TASK DESCRIPTION
Using the data below, please return every line exactly as given.

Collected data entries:
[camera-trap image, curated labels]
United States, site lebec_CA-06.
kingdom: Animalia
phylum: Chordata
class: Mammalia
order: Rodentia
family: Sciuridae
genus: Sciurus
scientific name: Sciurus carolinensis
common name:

ANSWER TO THIS TASK
[camera-trap image, curated labels]
United States, site lebec_CA-06.
kingdom: Animalia
phylum: Chordata
class: Mammalia
order: Rodentia
family: Sciuridae
genus: Sciurus
scientific name: Sciurus carolinensis
common name:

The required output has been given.